Милюков видел, что никакое соглашение с новым фаворитом, двора не выйдет и, чтобы сразить его, придется направить удар в грудь первого министра, в грудь самого Штюрмера.
Время для этого удара, кажется, уже не за горами: до открытия Думы оставалось меньше двух недель.
В уме уже накапливались слова будущей обвинительной речи. Их надо было выстроить в колонны фраз, вооруженных уликами против антипатриотической деятельности руководителя внешней политики и его высоких покровителей.
Джордж Бьюкенен, личный друг, доверительно сообщал ему о своем недавнем разговоре с царем:
«Ваше величество, – обращался к русскому государю великобританский посол, – позвольте мне заявить вам, что у вас есть лишь один безопасный путь в настоящих условиях войны. Вы должны сломить ту преграду, которая отделяет вас от вашего народа, и вновь приобрести его доверие».

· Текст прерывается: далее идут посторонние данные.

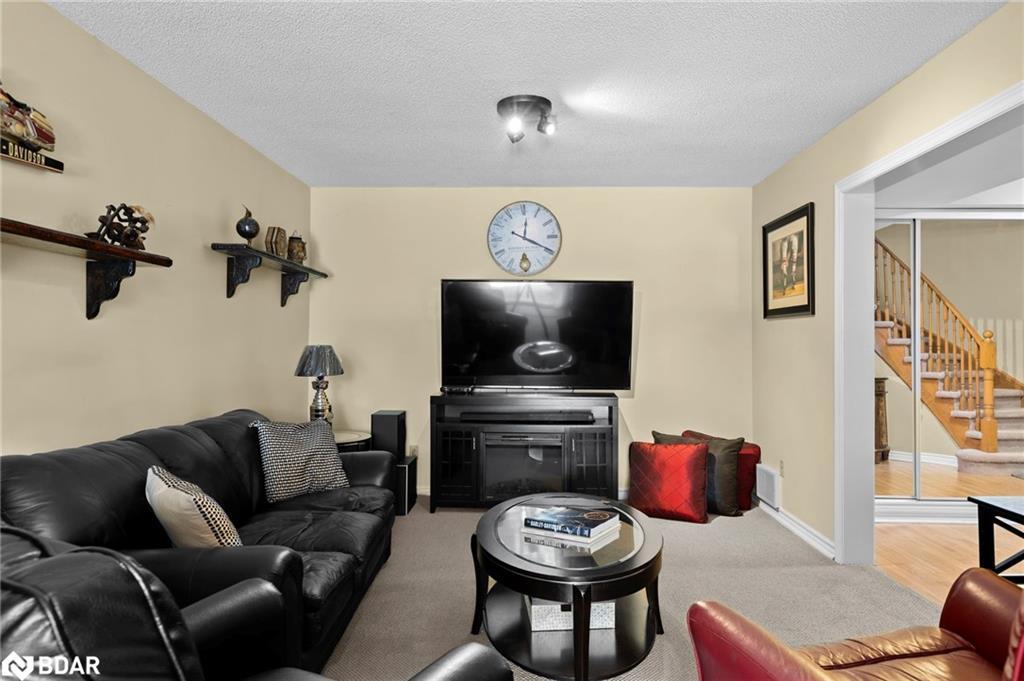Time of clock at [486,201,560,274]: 12:19
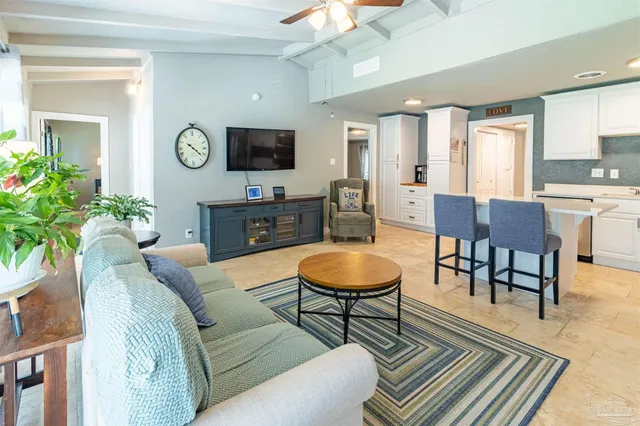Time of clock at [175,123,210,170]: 10:21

И на это император ответил резким вопросом, заключившим аудиенцию:
«Вы хотите сказать, господин посол, что я должен вновь завоевать доверие моего народа, или же мой народ должен вновь завоевать мое доверие?!»
Поистине, гибели предшествует гордость и падению – надменность!

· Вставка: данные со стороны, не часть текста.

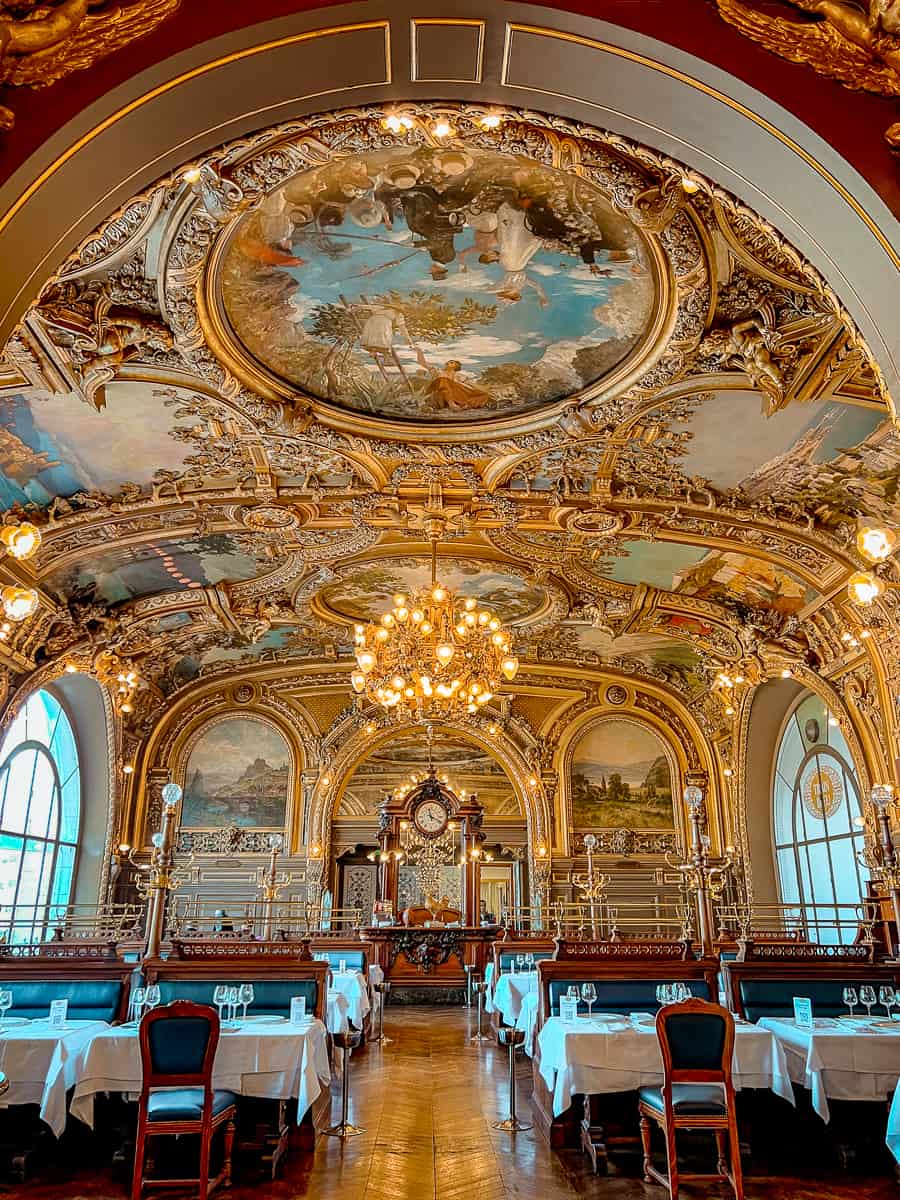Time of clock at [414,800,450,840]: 11:19
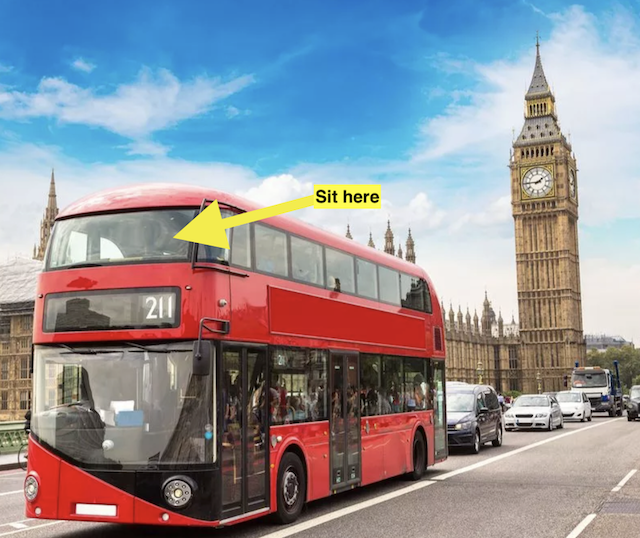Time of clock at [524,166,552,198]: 1:44
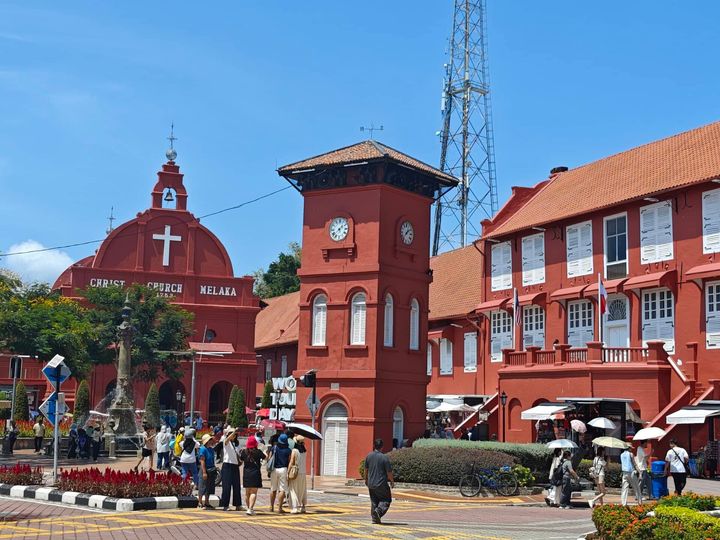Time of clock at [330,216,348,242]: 1:37
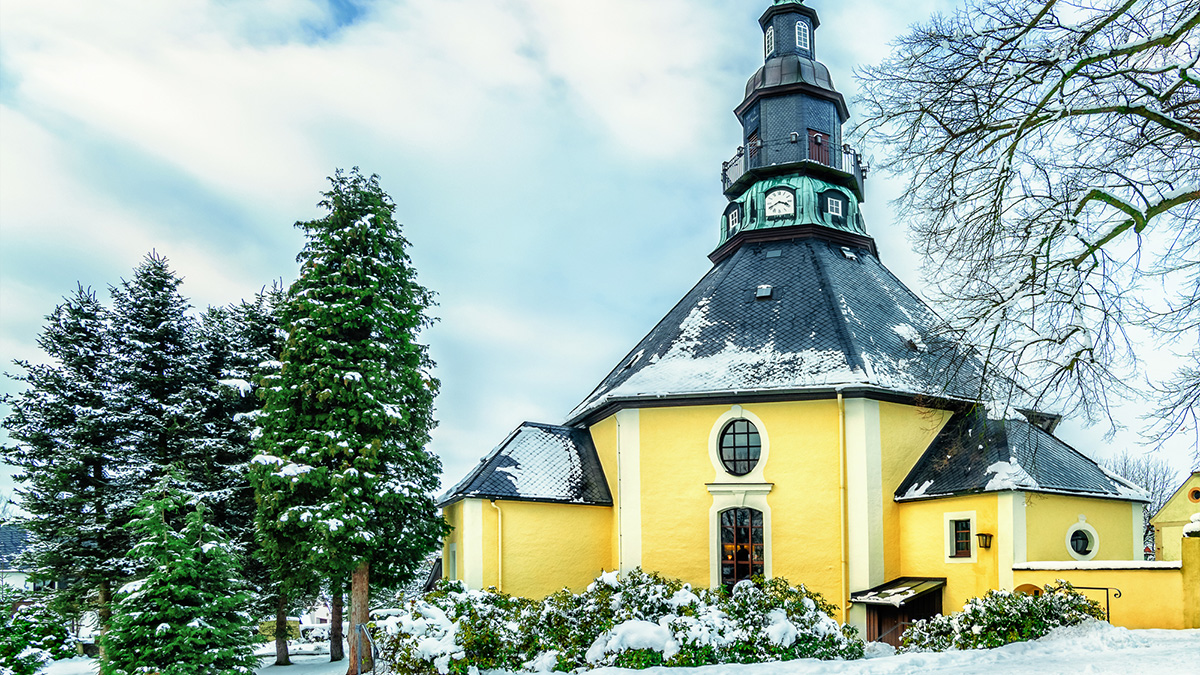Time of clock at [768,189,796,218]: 3:40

Русский посол в Англии Бенкендорф столь же доверительно рассказывал о другом. Он привык пользоваться доверием иностранцев, ему всегда предупредительно сообщали всякие секретные сведения, а теперь при Штюрмере – министре иностранных дел – русскому послу не доверяют.
«Мы не уверены теперь, что самые большие секреты не проникают к нашим врагам. Больше того: мы знаем, что они им стали доступны».
В Швейцарии ему указали на германофильский салон Нарышкиной в Montreux, где сидит специальный штюрмеровский посланец, встречающийся с архитектором Августом Реем, а этот архитектор, как сообщил Бриан, давно значится на фишке как личный агент германского императора.
А в немецкой газете «Neue Freie Presse» с удовлетворением писалось, что молодая русская царица и Штюрмер делают все для заключения сепаратного мира.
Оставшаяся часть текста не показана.